_Problem details_. Please retype the lines between the one holding "In terms of camera distance, how should" and the one holding "(x=114, y=141) <", inclusive, reproducing each of them without any change.

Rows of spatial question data
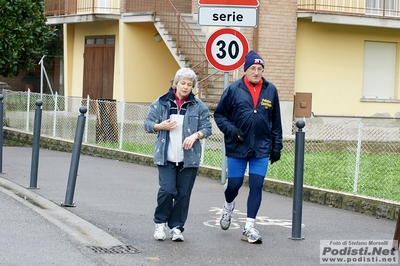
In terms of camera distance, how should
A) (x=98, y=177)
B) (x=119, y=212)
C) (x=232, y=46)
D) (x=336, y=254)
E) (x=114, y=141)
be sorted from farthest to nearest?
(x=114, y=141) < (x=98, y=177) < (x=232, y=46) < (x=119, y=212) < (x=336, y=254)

--

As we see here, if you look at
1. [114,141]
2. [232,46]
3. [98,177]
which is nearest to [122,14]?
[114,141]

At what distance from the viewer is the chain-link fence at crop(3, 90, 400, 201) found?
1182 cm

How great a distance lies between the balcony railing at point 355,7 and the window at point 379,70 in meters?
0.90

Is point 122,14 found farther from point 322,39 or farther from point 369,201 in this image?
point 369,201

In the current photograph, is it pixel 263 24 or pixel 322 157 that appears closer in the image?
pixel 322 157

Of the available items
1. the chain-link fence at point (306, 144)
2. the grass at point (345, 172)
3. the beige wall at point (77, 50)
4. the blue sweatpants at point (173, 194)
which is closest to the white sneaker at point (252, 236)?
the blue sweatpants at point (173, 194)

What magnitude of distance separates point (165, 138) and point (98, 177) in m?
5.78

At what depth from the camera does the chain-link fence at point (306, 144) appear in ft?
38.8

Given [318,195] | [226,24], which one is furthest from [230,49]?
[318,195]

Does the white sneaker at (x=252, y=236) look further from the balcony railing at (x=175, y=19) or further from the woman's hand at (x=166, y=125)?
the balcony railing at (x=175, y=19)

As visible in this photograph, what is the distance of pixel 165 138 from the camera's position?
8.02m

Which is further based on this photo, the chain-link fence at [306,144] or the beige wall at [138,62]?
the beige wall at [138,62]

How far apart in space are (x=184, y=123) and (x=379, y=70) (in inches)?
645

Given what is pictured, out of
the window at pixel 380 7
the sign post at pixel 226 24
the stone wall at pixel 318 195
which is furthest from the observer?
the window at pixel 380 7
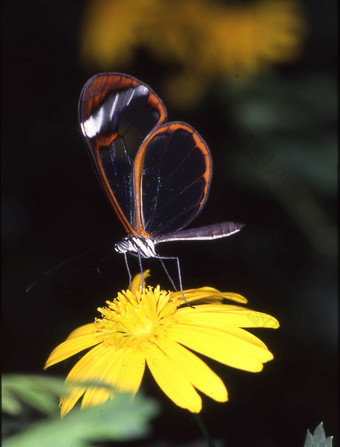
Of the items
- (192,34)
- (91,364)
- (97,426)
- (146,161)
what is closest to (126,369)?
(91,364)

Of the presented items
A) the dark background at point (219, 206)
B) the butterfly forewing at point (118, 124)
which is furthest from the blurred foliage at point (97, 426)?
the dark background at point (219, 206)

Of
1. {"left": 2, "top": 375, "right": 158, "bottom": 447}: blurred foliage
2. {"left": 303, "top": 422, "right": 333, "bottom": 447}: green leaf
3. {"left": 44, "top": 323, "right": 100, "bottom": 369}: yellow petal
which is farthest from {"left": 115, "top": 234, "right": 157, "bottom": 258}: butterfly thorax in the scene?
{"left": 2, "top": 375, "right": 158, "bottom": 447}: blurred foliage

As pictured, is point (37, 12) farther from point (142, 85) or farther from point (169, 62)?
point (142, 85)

_Worked solution_.
In terms of camera distance, how should
A) (x=98, y=177)
B) (x=119, y=212)
C) (x=232, y=46)
D) (x=336, y=254)
E) (x=114, y=141)
be sorted from farthest to nearest?
(x=114, y=141) < (x=98, y=177) < (x=232, y=46) < (x=119, y=212) < (x=336, y=254)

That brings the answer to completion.